= Beginning of Section =
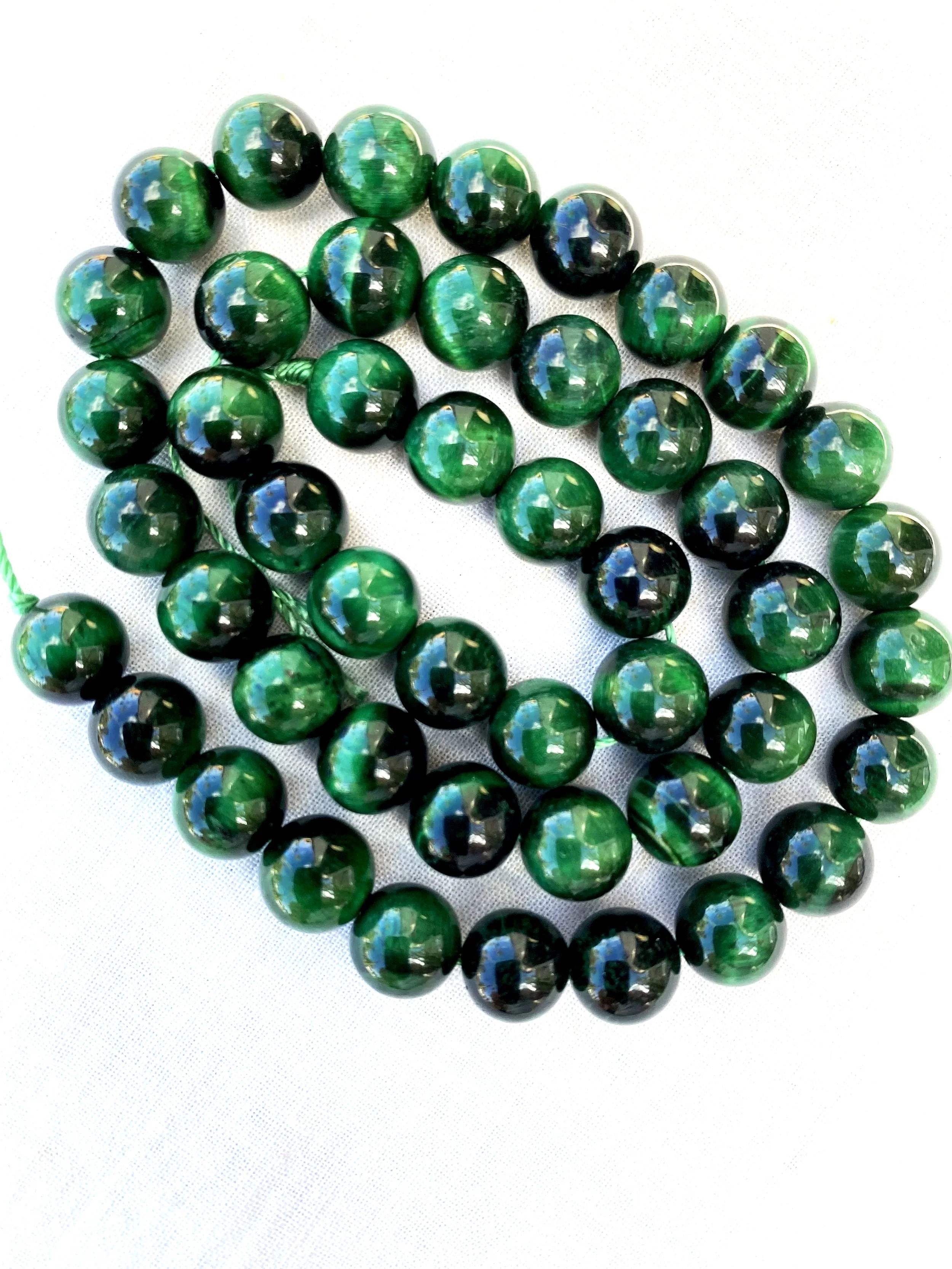 String malachite beads arranged on a white surface.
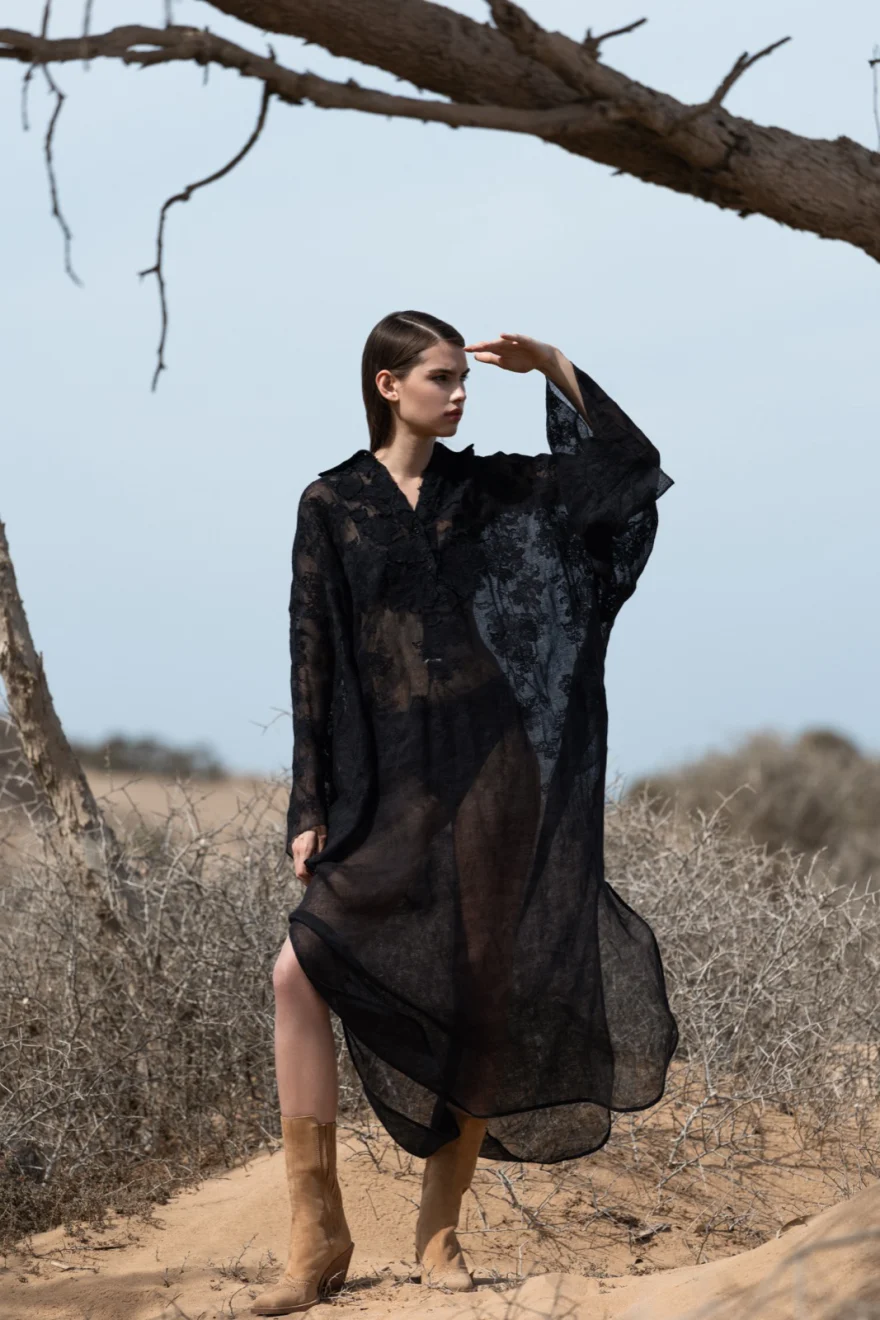Sheer black dress beneath a bare desert tree, Ermanno Scervino campaign photographed by Ina Cenusa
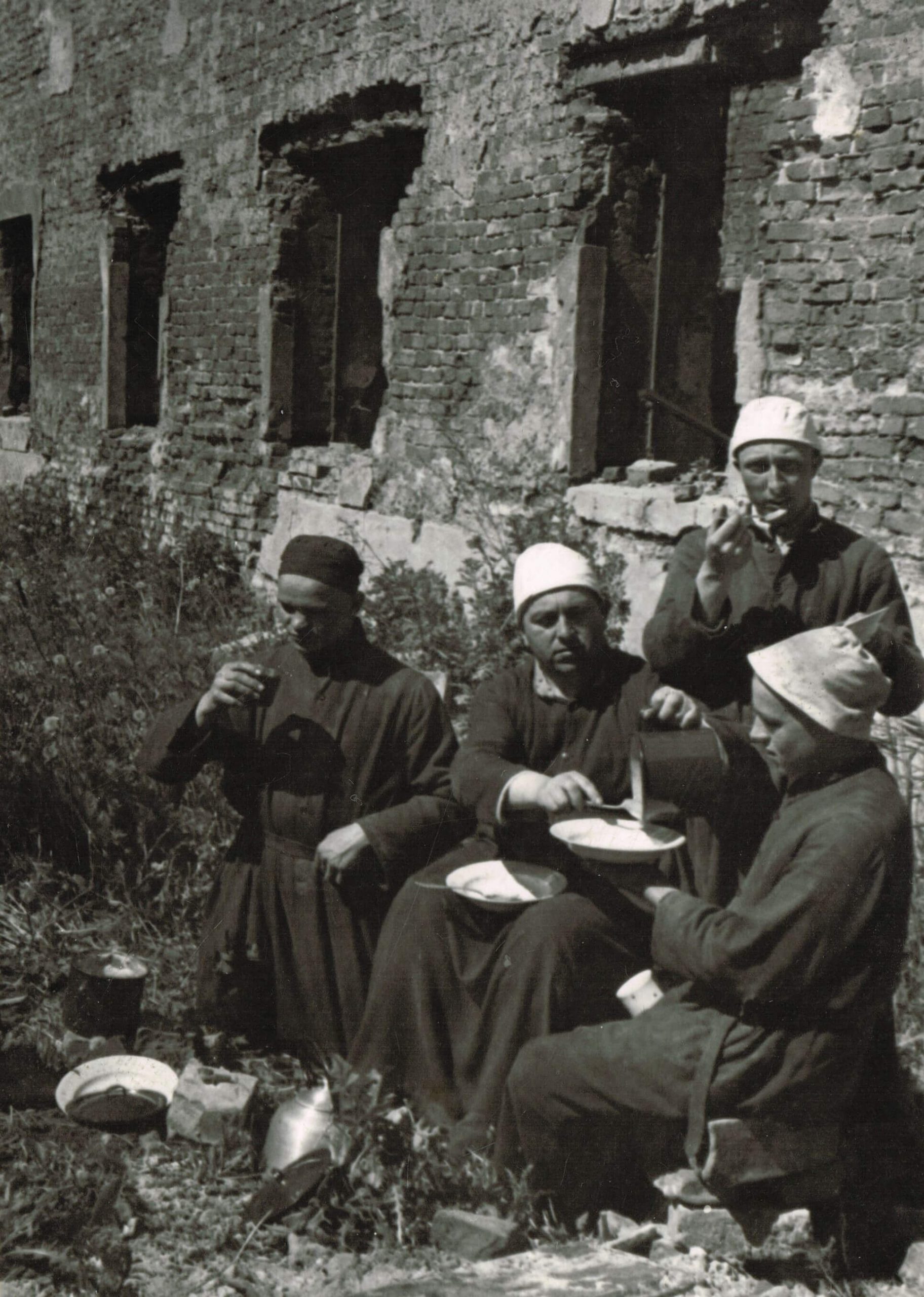 Bracia spożywają posiłek obok zrujnowanego szpitala, po II wojnie światowej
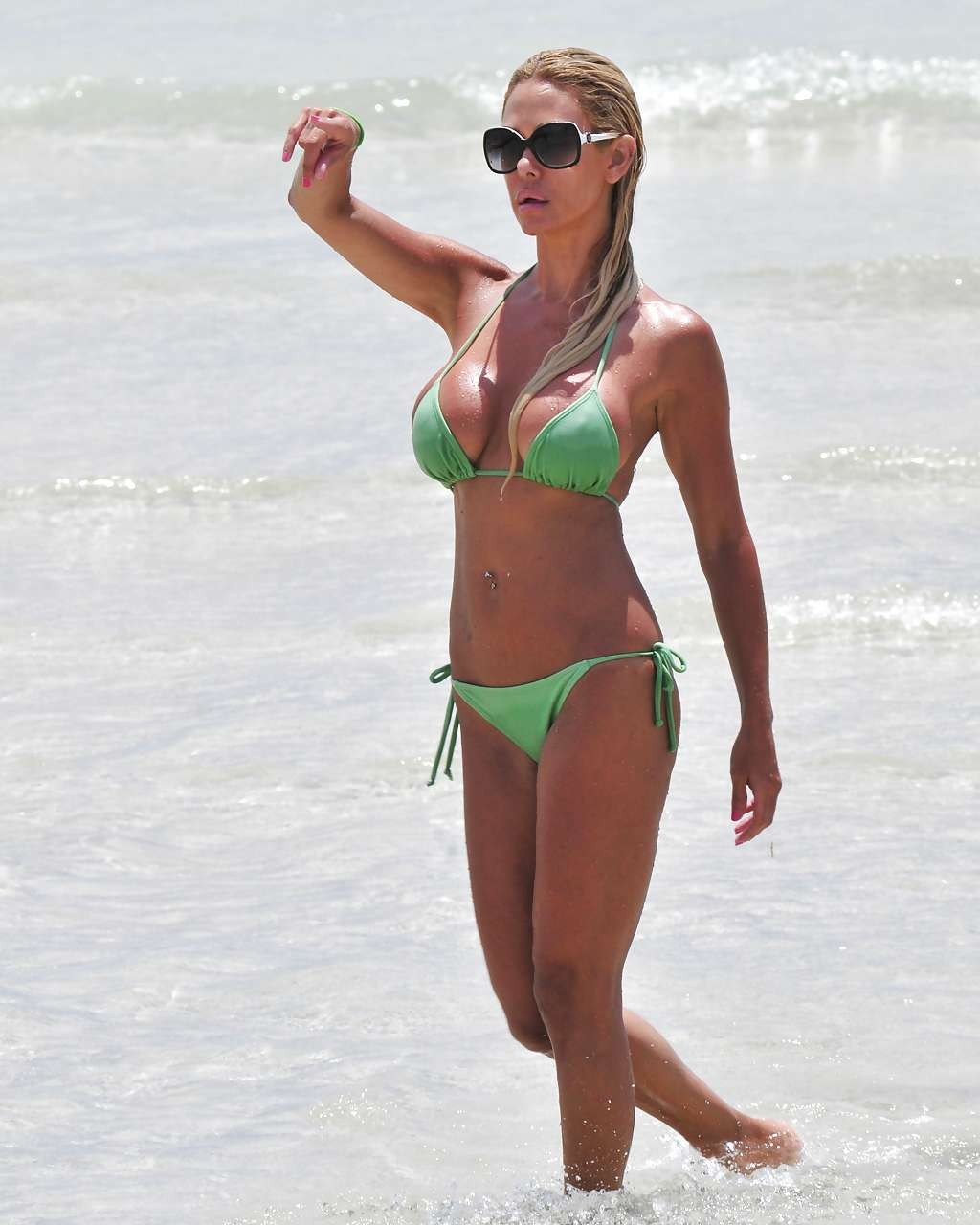 Shauna sand montrant ses superbes fesses dans un minuscule bikini vert sur la plage.
 #75296373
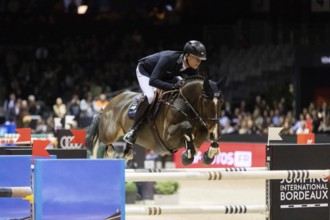 Max Kuhner of Austria competes in the Audi Grand Prix equestrian event at Jumping International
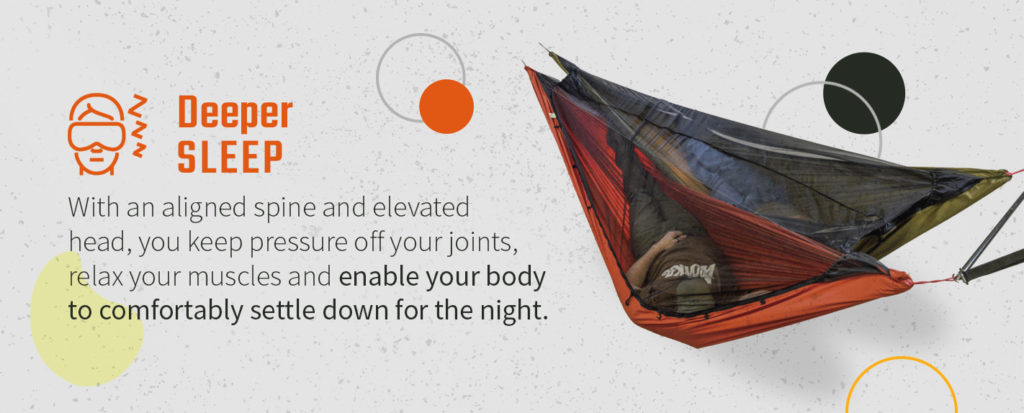 someone having a deep night of sleep in a camping hammock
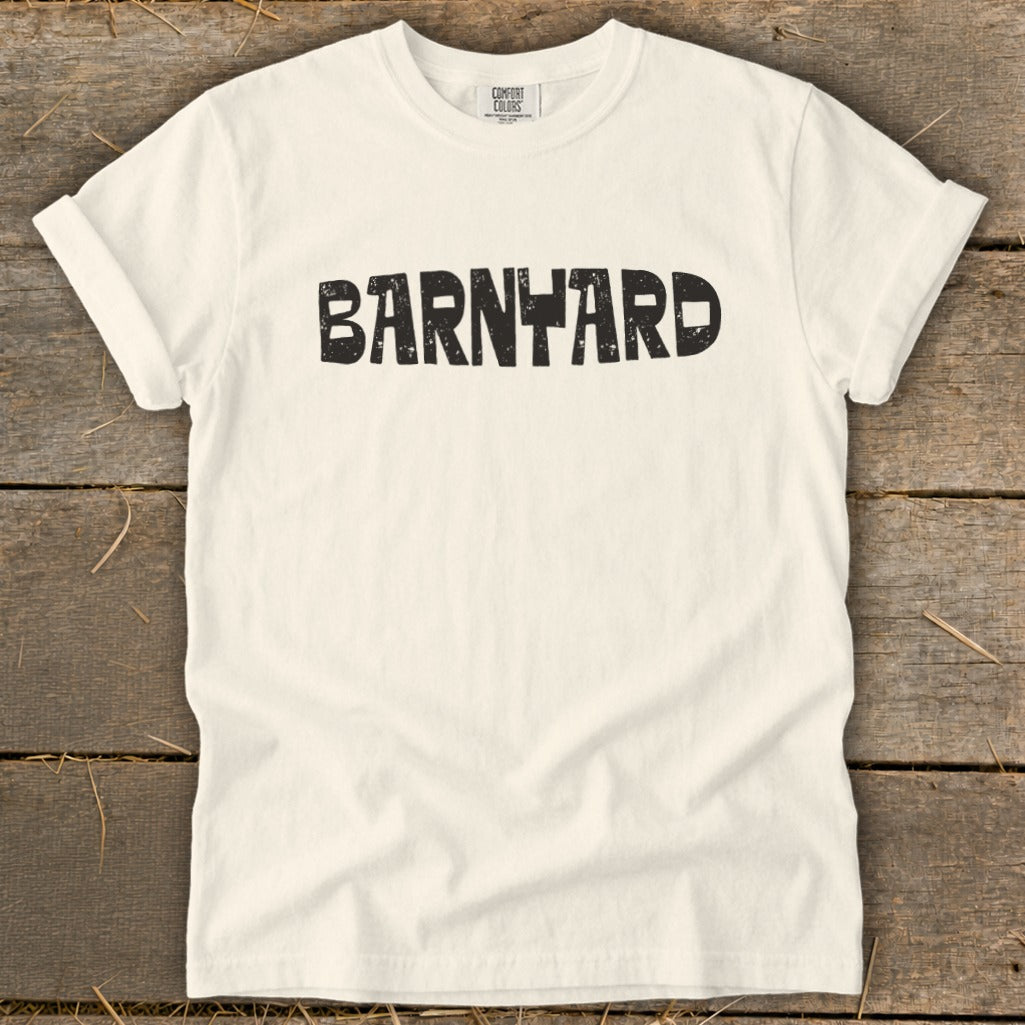 Off-white crewneck t-shirt featuring the black distressed text BARNYARD centered across the chest, laid on a rustic wooden surface.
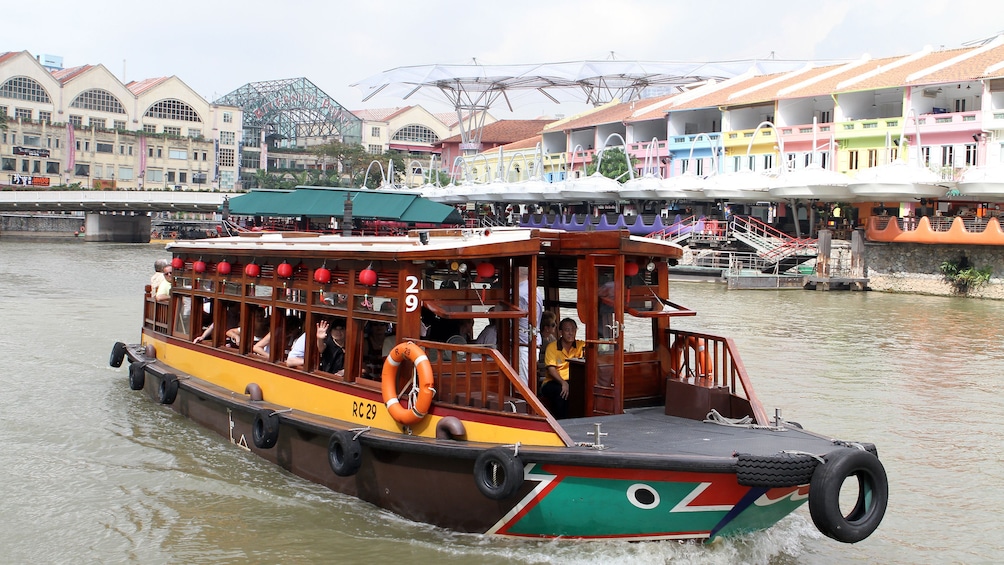 boat in the river during the day in Singapore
= End of Section =
→ **WHAT IS REQUIRED**:
Substitute "table" for every "surface" in the material above, changing nothing else, and leave the pictures out of your answer.

→ **SOLUTION FOR THIS PROBLEM**:
 String malachite beads arranged on a white table.
Sheer black dress beneath a bare desert tree, Ermanno Scervino campaign photographed by Ina Cenusa
 Bracia spożywają posiłek obok zrujnowanego szpitala, po II wojnie światowej
 Shauna sand montrant ses superbes fesses dans un minuscule bikini vert sur la plage.
 #75296373
 Max Kuhner of Austria competes in the Audi Grand Prix equestrian event at Jumping International
 someone having a deep night of sleep in a camping hammock
 Off-white crewneck t-shirt featuring the black distressed text BARNYARD centered across the chest, laid on a rustic wooden table.
 boat in the river during the day in Singapore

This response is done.